### Reading passage
========================================================================

A practical example:

Say you have a traditional browser-based web application which uses CSRF protection on all forms. A hidden input with a CSRF protection token is included in each form presented in the browser. Upon submission of the form, if this input does not match the server-side version of token, the form is considered invalid.

Now say you want to expose the web application as an API (perhaps using JSON instead of HTML). Traditionally when publishing an API, I've considered transactions to be unilateral (meaning the API consumer builds the request based on the published API instead of first requesting a form and then building a request using the returned form).

The "unilateral" approach breaks down when things like CSRF protection factor in. The CSRF protection token needs to be included in any POSTS/PUTS/DELETES sent by the API consumer.

I've been trying to think of how best to address this. Requesting a form each time an API call needs to be made seems very awkward (especially when dealing with asynchronous operations), but all other alternatives I've thought of on my own seem to defeat the CSRF protection (or at least punch holes in it), which is unacceptable.

Do any of you have insight into this?

Thanks.

(Not that it should matter too much, as the issue is conceptual and platform agnostic, but I'm dealing with a traditional LAMP stack and use Symfony 1.4 as my application framework. My goal is to publish a JSON-format web API allowing developers to make mobile/desktop apps that play nice with an existing web application.)

+1  A: 

REST goes quite well with authentication (i.e. Basic Authentication), so try using username of your user site's and password specific to an application bound to that user -- technique sometimes called API keys. Something that FriendFeed's API is doing see the documentation.

========================================================================

### Material
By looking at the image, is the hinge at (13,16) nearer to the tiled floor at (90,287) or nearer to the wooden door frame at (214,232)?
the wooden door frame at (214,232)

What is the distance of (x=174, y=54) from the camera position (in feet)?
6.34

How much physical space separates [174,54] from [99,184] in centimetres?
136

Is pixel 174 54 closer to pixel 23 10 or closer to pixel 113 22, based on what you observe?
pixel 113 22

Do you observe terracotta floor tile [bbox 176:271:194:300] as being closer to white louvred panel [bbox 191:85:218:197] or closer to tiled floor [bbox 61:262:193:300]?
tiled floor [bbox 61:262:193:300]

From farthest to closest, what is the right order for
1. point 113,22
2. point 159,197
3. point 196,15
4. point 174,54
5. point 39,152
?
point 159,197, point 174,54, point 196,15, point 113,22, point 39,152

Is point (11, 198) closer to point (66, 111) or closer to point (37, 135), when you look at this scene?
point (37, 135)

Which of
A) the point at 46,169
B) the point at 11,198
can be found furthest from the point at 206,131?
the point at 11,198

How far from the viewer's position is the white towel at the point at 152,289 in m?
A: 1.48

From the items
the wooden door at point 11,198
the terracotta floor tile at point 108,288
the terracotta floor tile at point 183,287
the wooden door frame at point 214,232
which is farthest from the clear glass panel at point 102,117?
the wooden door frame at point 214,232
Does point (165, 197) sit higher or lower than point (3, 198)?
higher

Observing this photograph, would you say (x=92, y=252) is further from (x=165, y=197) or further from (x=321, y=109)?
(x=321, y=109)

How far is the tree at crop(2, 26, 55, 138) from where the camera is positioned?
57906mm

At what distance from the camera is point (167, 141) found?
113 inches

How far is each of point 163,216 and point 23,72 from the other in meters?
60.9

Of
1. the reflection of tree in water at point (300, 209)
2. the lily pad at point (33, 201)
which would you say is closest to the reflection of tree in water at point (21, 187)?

========================================================================

### Problems to work on
1) Name every type of HTTP request that the CSRF post says must carry the protection token.
2) Render this sentence from the CSRF post in Spanish: "Upon submission of the form, if this input does not match the server-side version of token, the form is considered invalid."
3) Repeat word for word the portion of the CSRF post starting at "I've been trying" and ending at "which is unacceptable.".
The rows have no role in this exercise.

### Answers by task
1) POSTS, PUTS, DELETES

2) Al enviarse el formulario, si este campo no coincide con la versión del token del lado del servidor, el formulario se considera inválido.

3)
I've been trying to think of how best to address this. Requesting a form each time an API call needs to be made seems very awkward (especially when dealing with asynchronous operations), but all other alternatives I've thought of on my own seem to defeat the CSRF protection (or at least punch holes in it), which is unacceptable.